In light of meeting the girl this evening at 8pm, I will be going to hangout. I'm not trying to mislead or get into anything right now at all. But she is a nice girl and would be cool to hang and change tap.
 
So I hung out with the girl I met in the park. We went to one of her favorites for dinner. We ended up having an awesome time. She text me shortly after I walked her home that she had a nice time and would like to go out again soon. She looked so much different than she did on the bike last weekend. She's beautiful, anyway. I text her back in return saying I had a wonderful night, and suggestions for going out again. To bad I leave for my trip to California in three weeks. I think she was digging me. She emplied going back to my place but I had already moved out as I'm relocating. How do you handle this situation when it's time to smash? Do you suggest going to her spot?
 
So to follow up last Thursday I got back to my spot an hour later and said I had a wonderful time and would like to take you out again. I said I'd like to take you for a day hike in the mountains next Saturday. This text was late and she got back to me in the A.M. saying Yes! Saturday I am free, let's go hiking!. That text I received on Friday morning and haven't responded back since we already have that scheduled now.

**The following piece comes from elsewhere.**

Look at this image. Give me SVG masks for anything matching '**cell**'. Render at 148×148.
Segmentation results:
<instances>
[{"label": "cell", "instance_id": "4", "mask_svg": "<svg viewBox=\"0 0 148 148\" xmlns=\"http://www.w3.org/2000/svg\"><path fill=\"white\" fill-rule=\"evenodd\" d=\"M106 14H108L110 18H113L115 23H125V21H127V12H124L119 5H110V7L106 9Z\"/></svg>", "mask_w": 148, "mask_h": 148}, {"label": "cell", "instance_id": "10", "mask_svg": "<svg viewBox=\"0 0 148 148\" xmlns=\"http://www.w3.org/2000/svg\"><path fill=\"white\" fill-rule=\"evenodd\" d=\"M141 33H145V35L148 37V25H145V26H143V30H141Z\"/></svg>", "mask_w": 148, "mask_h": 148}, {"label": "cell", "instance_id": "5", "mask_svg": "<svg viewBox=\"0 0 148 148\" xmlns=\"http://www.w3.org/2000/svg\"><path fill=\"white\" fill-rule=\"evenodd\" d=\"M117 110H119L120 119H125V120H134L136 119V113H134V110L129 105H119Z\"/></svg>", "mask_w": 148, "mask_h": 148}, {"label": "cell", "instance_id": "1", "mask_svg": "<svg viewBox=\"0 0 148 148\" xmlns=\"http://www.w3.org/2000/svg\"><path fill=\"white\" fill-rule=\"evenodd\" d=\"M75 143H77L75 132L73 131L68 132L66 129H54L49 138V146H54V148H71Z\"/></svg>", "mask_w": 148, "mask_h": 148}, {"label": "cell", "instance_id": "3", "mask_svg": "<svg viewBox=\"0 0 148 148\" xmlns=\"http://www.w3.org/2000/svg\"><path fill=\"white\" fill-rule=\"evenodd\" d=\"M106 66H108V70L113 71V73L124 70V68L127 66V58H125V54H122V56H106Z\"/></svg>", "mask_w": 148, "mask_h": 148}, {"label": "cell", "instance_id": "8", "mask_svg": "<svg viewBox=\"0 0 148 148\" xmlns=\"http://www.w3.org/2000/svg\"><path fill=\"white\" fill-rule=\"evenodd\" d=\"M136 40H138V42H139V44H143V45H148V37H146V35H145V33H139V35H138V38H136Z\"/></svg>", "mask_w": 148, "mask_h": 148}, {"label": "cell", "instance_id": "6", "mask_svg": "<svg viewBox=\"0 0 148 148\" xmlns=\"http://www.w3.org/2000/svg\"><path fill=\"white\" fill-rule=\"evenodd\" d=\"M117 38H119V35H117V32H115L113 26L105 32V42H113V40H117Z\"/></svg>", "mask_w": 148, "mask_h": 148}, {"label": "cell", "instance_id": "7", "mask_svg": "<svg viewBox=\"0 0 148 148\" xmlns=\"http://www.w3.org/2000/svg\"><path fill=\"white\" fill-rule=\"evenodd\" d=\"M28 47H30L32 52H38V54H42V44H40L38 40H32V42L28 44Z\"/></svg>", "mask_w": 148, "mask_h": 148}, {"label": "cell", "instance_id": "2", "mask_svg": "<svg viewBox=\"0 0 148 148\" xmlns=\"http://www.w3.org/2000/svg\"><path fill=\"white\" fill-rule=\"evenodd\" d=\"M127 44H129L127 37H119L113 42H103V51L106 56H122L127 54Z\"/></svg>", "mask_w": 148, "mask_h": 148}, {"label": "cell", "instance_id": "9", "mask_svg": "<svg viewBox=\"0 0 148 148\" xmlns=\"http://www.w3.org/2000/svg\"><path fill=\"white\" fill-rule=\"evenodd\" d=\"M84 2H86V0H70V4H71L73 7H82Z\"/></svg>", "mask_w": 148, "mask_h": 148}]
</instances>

It's a week later and So I ended up texting her at around 12:48pm this afternoon. I was off today and getting some work in planning my trip in a few weeks. She hasn't gotten back to me and it's now 7:30 lol. Would you say I got blown off haha. Not trying to jump to conclusions but it's pretty funny I'd say. I mean it's still early to tell. What would be the best thing to do, wait, try again tomorrow evening with a call or text or count it as a blessing? will keep you posted as things progress.